The housing ladder remains out of reach for many
ETHIOPIA’S flagship social-housing programme is probably the most ambitious in Africa. But for most locals the houses are still barely affordable. The poor cannot afford the down payment for even the most subsidised units. And those who can often struggle to meet repayments, opting instead to rent out the houses and move elsewhere. In this respect, though, Ethiopia is hardly alone in Africa. Take Angola, where a recent $3.5bn social-housing project on the outskirts of Luanda, the capital, offered apartments from $84,000, in a country where incomes per person are just over $4,000. Or Cameroon, where the government’s social-housing scheme is out of reach to 80% of the population, according to the World Bank. In Ethiopia the state has spent over a decade building cheap homes on an almost unprecedented scale, but supply still fails to match demand. Why?

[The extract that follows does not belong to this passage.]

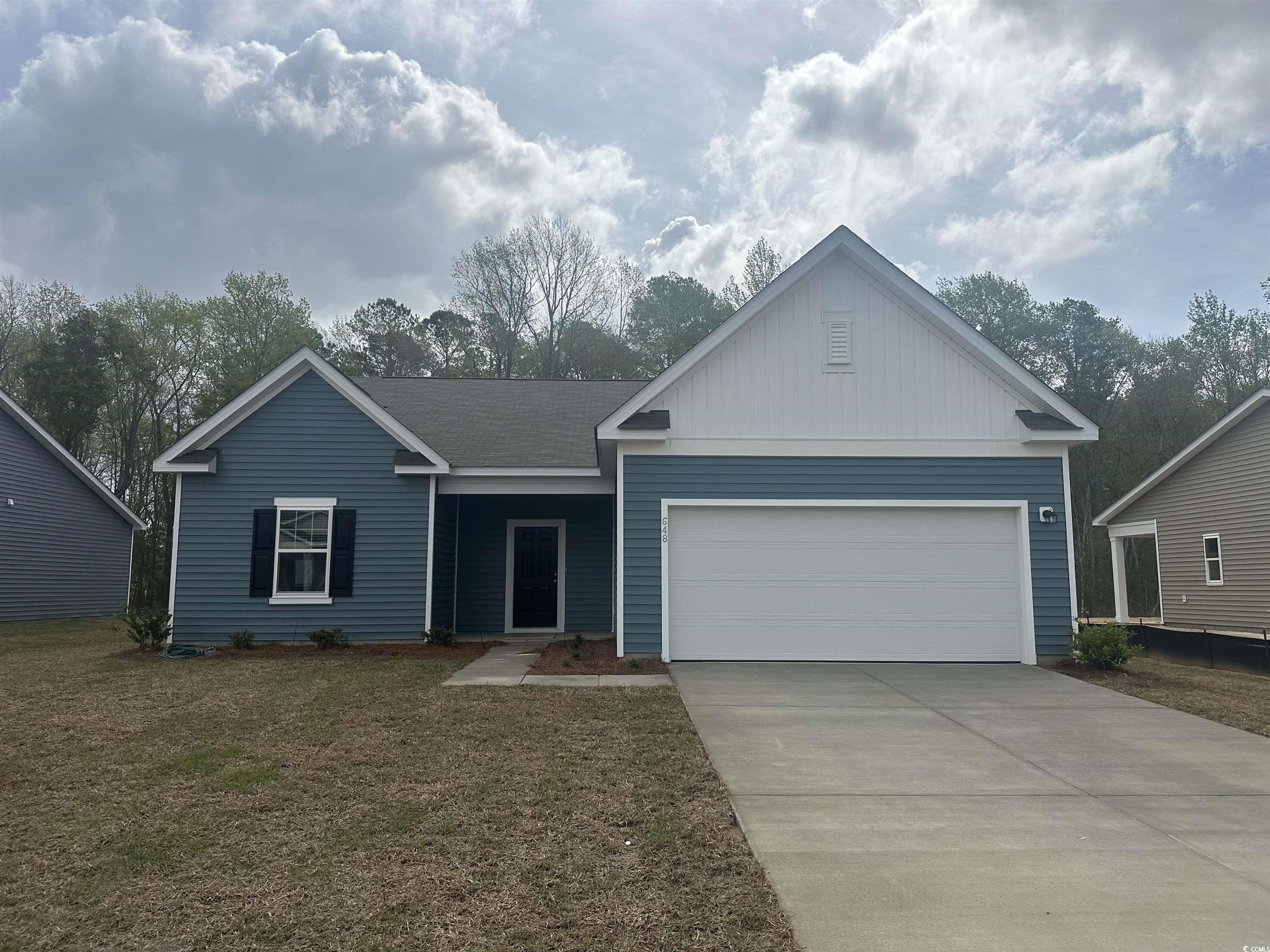 631 Castillo Dr. Property Photo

High costs and expanding populations mostly put an end to the kind of government housing provision that was common in much of Africa during the early post-colonial years. With its state provision, Ethiopia is an outlier. The majority of countries rely instead on a subsidised private sector to deliver cheap homes. But across the continent governments and builders are hobbled by the wider construction industry. This is often underdeveloped and uncompetitive, constrained by poor infrastructure and a lack of both skilled labour and cheap materials. Cement in Africa is typically around three times the world price. Construction can be painfully slow. The largest house-building firm in Ghana claims to have finished a mere 3,500 units in the past decade.

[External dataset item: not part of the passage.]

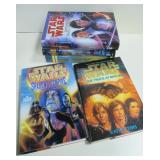 5 Star Wars Hardcover Novels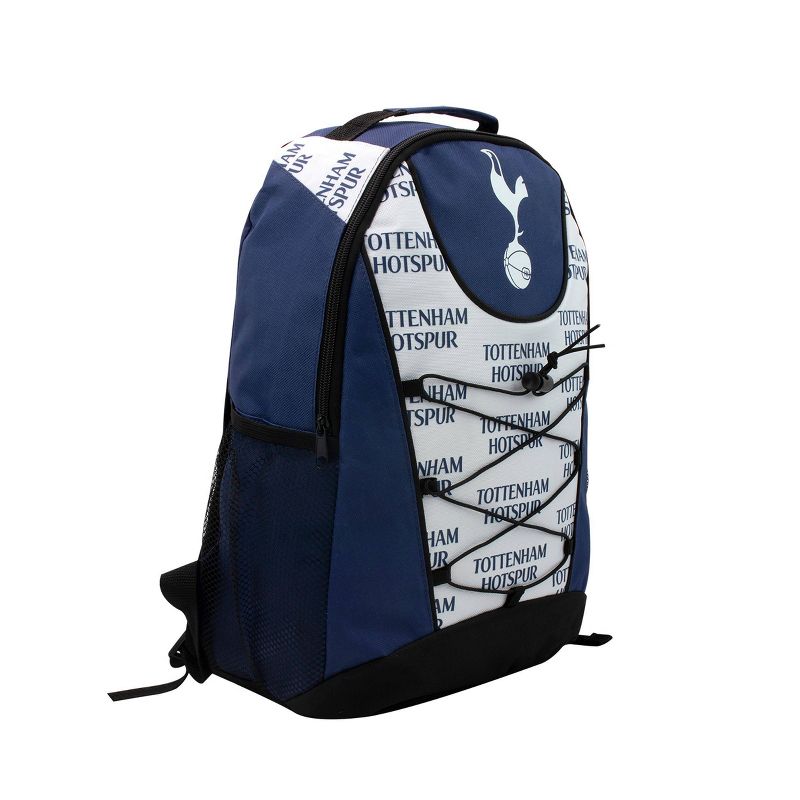 FIFA Tottenham Hotspur F.C. Bungee Backpack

Inappropriate regulations drive up costs further. Local materials are often prohibited in favour of more expensive imports. In some countries strict minimum-lot sizes—many dating back to the pre-independence era, when urban populations were smaller and the average inhabitant wealthier—price all but the richest out of the formal market. Most urban Africans simply build for themselves, which means the vast majority languish in informal slums. In Malawi, the least expensive formal house is almost 60 times more expensive than the typical informal alternative.
Look more closely, though, and the problem is a more fundamental one: land. Urban land markets in Africa are thin—only 10% of the continent’s land is registered and marketable—and prices are often wildly inflated. For example, in Addis Ababa, the Ethiopian capital, a 99-year lease in the commercial centre can now cost as much as $15,000 per square metre. Private developers thus cater almost exclusively to the rich. So do banks. The lack of secure and enforceable land rights crimps the market for cheap housing finance, hurting both firms and households. “Affordable” mortgages in Africa typically have interest rates of more than 20%, which puts formal housing even further out of reach for the average city-dweller.